This difference undoubtedly accounts for much of the difference in national performance. Indeed, I believe that the prevailing U.S. reform agenda will lead to lower, not higher, teacher quality, whereas the strategies our most successful competitors are pursuing will enable them to pull further and further ahead. Let's take a look at these strategies.

Winning Strategies from Around the World

Raise the Standards—A Lot

Teacher quality begins with the standards for getting into schools of education. Top-performing countries have greatly raised those standards, making them comparable with the standards for getting into schools for the leading professions. In Singapore, only one applicant in eight is accepted into the nation's teacher education institution, and teachers are recruited from the top 30 percent of the high school graduating class. In Finland, only 1 in 10 applicants to teacher education institutions is accepted; Finland is therefore able to recruit from the top 20 percent of high school graduates. Japan has been recruiting its teachers from top-quality high school graduates since the Meiji Restoration in the 1800s.
Not so in the United States. The most recent data from the College Board show that college applicants planning to go to schools of education scored in the bottom one-third on their SATs. Their combined mathematics and reading scores were 57 points below the national average (College Board, 2008; Higher Education Research Institute, 2010).
Our competitors not only insist on high standards, but also require applicants to undergo rigorous admissions processes. Take Finland, which uses a two-stage process. The first stage is a review of documents. Applicants don't get beyond this stage unless they score well on the national college entrance exams and have a high grade point average and a strong record of nonacademic accomplishments in high school. In the second stage of the review, the applicant must excel on a demanding written exam on assigned books in pedagogy; pass an expert observation of their social and communication skills; and perform well in a demanding interview conducted by experienced educators who ask, among other things, why the candidate wants to become a teacher.
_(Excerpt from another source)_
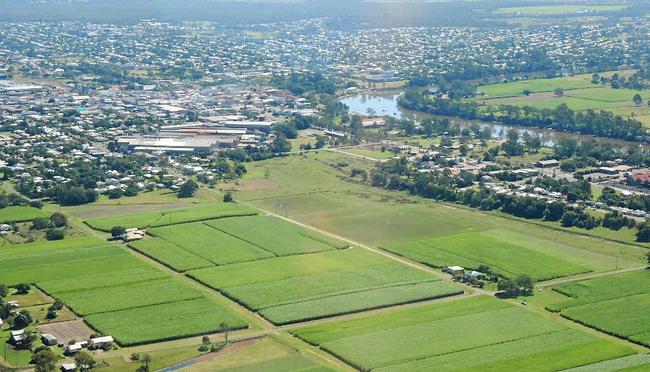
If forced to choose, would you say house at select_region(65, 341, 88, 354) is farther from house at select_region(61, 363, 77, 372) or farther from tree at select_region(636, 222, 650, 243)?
tree at select_region(636, 222, 650, 243)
Move Teacher Education to Research Universities

High-performing countries, such as Finland and Singapore, are moving teacher education from relatively low-status postsecondary institutions to research universities. This move has several benefits. First, it makes teacher education more attractive to students who could get their professional preparation at high-prestige institutions if they chose other professions. Second, it makes it easier to attract outstanding scholars to teach in the education field. Third, it tends to infuse the training of teachers with cutting-edge research. In short, it leads to better students, better teachers, and a better grounding in high-quality research.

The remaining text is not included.